The European Union approves a new plan to control the spending budget – Today 24

The European Parliament and member states have reached an agreement on reforming the rules of control of the European Union budget, aimed at stimulating investments while keeping spending under control.
The agreement involves updating the current rules known as the “Stability and Growth Pact” issued in the late 1990s, which sets a ceiling for countries’ debt at 60 percent of gross domestic product and the general budget deficit at three percent.
European Commission President Ursula von der Leyen welcomed this political agreement, considering that “the new rules will enable European Union countries to invest.”
After prolonged wrangling between Berlin and Paris, the 27 member states reached an agreement last December, and then talks began with negotiators from the European Parliament.

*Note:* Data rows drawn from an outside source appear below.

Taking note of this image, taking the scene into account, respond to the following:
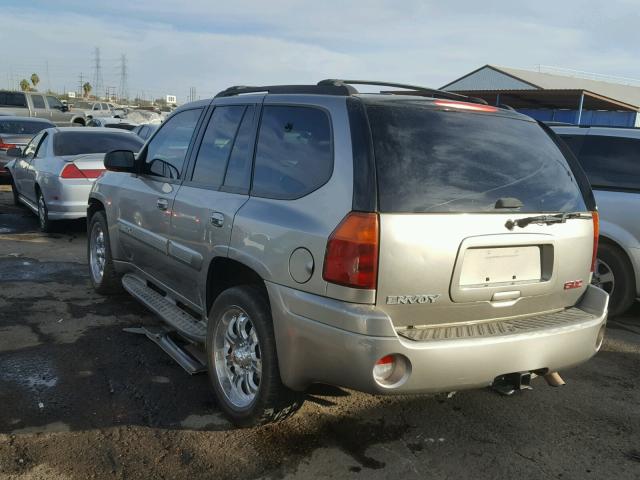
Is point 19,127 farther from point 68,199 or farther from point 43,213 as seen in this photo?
point 68,199

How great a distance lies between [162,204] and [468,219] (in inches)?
91.0

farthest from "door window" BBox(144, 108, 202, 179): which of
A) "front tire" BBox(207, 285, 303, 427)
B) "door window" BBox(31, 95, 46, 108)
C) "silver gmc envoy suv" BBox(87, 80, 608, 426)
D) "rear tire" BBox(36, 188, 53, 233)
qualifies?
"door window" BBox(31, 95, 46, 108)

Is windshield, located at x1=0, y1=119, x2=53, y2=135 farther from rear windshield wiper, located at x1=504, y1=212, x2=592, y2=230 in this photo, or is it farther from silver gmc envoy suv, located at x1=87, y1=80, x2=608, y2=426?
rear windshield wiper, located at x1=504, y1=212, x2=592, y2=230

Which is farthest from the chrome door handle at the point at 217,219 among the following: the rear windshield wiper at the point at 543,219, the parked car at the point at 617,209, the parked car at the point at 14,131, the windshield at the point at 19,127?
the windshield at the point at 19,127

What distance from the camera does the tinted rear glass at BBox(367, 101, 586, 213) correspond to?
108 inches

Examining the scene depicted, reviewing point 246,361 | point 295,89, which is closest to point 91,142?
point 295,89

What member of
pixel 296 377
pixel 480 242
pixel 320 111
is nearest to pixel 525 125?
pixel 480 242

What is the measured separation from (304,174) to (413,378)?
3.73ft

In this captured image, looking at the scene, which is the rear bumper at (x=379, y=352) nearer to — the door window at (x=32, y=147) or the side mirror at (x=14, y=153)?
the door window at (x=32, y=147)

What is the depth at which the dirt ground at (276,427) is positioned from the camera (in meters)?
2.98

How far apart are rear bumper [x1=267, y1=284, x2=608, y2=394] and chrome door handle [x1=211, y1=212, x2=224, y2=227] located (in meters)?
0.66

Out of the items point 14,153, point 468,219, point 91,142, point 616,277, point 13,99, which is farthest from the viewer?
point 13,99

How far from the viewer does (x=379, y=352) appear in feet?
8.61

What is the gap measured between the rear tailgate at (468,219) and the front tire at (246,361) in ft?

The text was criticized for its many complexities, and left-wing officials considered it a tool to impose austerity in Europe.
Ultimately, negotiators reached an agreement yesterday, Saturday, allowing a vote on the text in Strasbourg before the parliamentary recess that precedes the European elections.
The reforms will be officially adopted after agreement between lawmakers and countries. It will allow member states to apply the new rules to their 2025 budgets.
With the outbreak of war in Europe and the European Union pushing towards an environmentally friendly transition, several countries, led by France, sought to provide more space for funding in these key fields, including arming Ukraine, for example.
While the new agreement maintained the previous restrictions imposed on debt and budget deficits, the text provided more flexibility in the event of excessive deficits.